Tag Archives: cloud computing

Cloud gazing #vala14 #s8 and #s9

Michelle McLean, Residing in the cloud: looking at the forecast now and into the future
Service models:
Software as a service (LibGuides, Office365, HathiTrust)
Platform as a service (eg Yahoo Pipes, OCLC Web Services, Google App Engine)
Infrastructure as a service (Britash Library, Library of Congress, My Kansas Library)

Deployment models:
Private cloud
community cloud
hybrid cloud
public cloud

Essential characteristics:
Resource pooling
rapid elasticity
on-demand self-service
measured service
broad network access

Pros

  • Scale and cost
  • Change management done for you – you don’t have to worry about upgrades
  • Choice and agility – if you want something new just pay and you get it
  • Next-generation architecture
  • IT isn’t a library core business – let the experts do it. Better security, better sustainability, better reliability

Cons

  • Security – when people leave need to remove their access right away because access through the web.
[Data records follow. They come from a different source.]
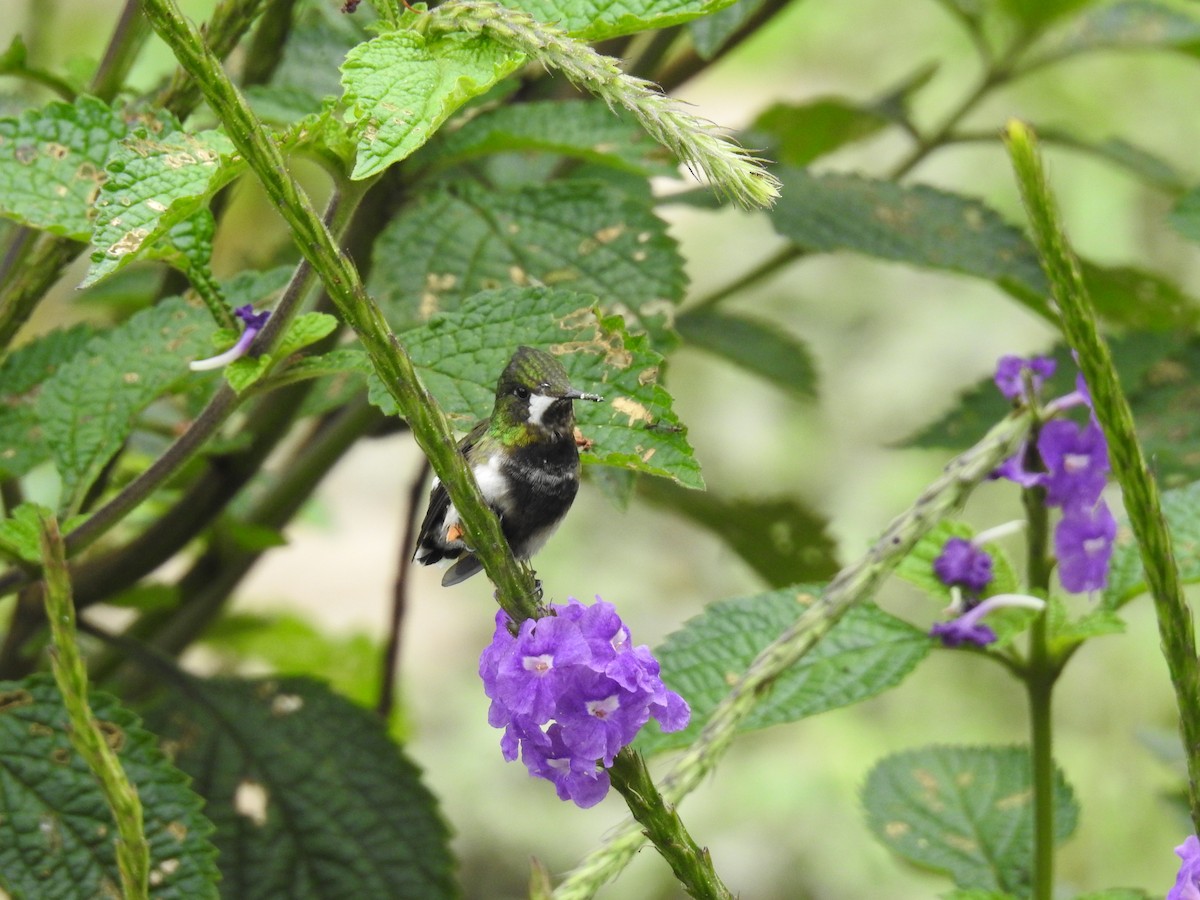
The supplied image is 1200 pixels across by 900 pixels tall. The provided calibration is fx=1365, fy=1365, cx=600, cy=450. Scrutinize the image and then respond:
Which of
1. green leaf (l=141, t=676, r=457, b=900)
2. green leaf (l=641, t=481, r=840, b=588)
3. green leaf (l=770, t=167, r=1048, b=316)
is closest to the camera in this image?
green leaf (l=141, t=676, r=457, b=900)

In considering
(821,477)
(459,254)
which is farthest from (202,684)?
(821,477)

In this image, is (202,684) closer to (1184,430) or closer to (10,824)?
(10,824)

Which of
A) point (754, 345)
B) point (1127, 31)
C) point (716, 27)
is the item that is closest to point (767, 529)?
point (754, 345)

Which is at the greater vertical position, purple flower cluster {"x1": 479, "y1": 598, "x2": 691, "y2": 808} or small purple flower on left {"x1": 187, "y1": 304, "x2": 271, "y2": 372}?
small purple flower on left {"x1": 187, "y1": 304, "x2": 271, "y2": 372}

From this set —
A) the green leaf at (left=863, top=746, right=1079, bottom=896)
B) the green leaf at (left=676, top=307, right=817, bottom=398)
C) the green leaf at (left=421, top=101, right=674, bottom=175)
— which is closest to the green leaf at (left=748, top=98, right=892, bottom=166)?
the green leaf at (left=676, top=307, right=817, bottom=398)

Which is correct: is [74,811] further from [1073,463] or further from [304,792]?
[1073,463]

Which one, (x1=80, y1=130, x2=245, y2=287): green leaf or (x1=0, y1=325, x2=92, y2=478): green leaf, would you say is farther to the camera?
(x1=0, y1=325, x2=92, y2=478): green leaf

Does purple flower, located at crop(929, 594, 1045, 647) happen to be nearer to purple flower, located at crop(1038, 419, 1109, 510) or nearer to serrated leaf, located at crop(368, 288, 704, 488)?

All big companies have had failures
  • Lock-in. Need to be sure you can take your data with you if you leave
  • Lack of control. If the website is down where is the problem?
  • Financial savings mightn’t be as good as predicted.
  • You lose your IT expertise if you outsource, but then you lose your first point of trouble-shooting.

Preparing for the cloud
Consider security, privacy, access, law, lock-in, whether it’s right for your business.
Cloud computing services are marginally more reliable that IT departments (99% vs 98% uptime). So make sure you have backup systems.

Derek Whitehead All on the ground: there is no cloud
Metaphor of cloud as fluffy, friendly, faraway – slideshows never show stormclouds!
Behind the metaphor nothing’s actually in the cloud, they’re in servers in a building on the ground in a legal jurisdiction (not always ours).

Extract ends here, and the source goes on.